I had initially planned on focusing the first half of my semester (roughly five to six weeks) on ground school training, which consisted of roughly twenty to thirty hours of video instruction, and then spending the rest of my semester doing practical flight training. My goals for the course were to graduate from my ground school and complete my ground school test, log twenty or more hours of flight time (including solo flights and cross country flights), and finally to cap off the course by taking my practical flight test and earning my private pilot’s license. Of these goals, I was able to completely and successfully complete the first two, but time constraints and unforeseen circumstances prevented me from achieving my final goal of obtaining my private pilot’s license.

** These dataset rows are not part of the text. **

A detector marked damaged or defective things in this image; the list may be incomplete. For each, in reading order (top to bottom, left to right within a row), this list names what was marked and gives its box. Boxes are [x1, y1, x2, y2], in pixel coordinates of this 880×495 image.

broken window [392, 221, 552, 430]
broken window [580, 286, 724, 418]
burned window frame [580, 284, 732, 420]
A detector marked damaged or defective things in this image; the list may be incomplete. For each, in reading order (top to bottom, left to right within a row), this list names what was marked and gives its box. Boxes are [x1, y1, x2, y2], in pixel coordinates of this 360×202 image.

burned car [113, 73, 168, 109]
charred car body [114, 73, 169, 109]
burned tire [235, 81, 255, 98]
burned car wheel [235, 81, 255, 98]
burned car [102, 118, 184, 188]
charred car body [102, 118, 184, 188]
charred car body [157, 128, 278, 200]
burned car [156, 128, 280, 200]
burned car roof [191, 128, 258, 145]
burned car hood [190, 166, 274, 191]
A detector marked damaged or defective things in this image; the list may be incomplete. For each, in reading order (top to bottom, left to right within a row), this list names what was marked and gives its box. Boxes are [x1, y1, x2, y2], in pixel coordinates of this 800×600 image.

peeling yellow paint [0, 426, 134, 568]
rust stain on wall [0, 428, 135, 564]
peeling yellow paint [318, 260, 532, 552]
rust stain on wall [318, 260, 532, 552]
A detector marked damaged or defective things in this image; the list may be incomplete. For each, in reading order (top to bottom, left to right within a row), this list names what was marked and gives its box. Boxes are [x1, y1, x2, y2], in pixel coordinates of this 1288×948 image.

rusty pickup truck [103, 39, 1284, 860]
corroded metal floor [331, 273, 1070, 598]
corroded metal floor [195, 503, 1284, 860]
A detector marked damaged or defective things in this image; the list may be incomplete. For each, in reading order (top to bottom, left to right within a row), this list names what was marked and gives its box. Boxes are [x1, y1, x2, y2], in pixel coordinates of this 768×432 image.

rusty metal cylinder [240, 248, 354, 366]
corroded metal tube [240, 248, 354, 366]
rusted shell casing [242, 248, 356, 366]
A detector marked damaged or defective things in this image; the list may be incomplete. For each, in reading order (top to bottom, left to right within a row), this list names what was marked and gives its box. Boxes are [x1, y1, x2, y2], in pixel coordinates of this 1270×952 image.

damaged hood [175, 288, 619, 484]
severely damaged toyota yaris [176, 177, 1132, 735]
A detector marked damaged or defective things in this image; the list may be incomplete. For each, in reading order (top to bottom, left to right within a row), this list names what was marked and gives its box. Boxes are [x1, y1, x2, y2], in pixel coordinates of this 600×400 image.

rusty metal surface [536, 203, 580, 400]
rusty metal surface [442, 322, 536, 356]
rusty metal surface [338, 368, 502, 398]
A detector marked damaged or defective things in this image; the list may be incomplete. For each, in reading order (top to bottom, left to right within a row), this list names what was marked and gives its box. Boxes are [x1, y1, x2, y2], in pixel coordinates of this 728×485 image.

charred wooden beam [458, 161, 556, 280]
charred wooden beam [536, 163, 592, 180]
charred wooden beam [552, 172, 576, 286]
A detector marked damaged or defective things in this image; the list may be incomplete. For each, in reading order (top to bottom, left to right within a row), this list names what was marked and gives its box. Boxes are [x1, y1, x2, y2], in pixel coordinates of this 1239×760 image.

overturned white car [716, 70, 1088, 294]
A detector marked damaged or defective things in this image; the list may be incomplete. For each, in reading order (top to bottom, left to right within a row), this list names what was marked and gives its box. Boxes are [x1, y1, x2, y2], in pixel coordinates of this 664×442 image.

I was, however, able to earn a student pilot’s license, and I plan on following up with my instructor to finish the last bit of my flight training intermittently throughout the fall semester, with hopes to earn my private license by the end of the year.
In terms of what was realistically achievable, I don’t believe that my original plans for the course were unrealistic by any means. I consulted with my flight instructor ahead of time to make sure that what I planned to do was feasible in the timeframe that I set out to do it. I likely would have met my goals on schedule had things run perfectly, so I guess that my biggest shortcoming in this course was failing to plan for the unknown and the unexpected and allotting myself enough time to recover should something major happen. Most notably, I got appendicitis the second week of the course and had to undergo emergency surgery that put me out of commission for a few weeks, but I put in some extra work once I started to recover in order to catch up on some of the time that I had lost. However, the surgery did prevent me from being able to get my flight physical done and take my practical flight test, which requires a physical for administration, at the end of the semester as I had hoped to do.
In hindsight, I wish that I had begun the practical flight training a little sooner. I expected the ground school work to almost act as a prerequisite for the actual flight training, but after doing each, I think it would have been more beneficial to me if I had begun both at around the same time (perhaps begin actual flight training in week three or four as opposed to after finishing the ground school work). Beginning the practical flight training sooner would likely have helped me to understand how to apply the material that I was learning in ground school to real situations a little better because the learning would be occurring simultaneously.
The coursework and in-flight training themselves were rather challenging, and no part of the learning process was easy by any means. Every bit of the course required my full attentiveness and effort.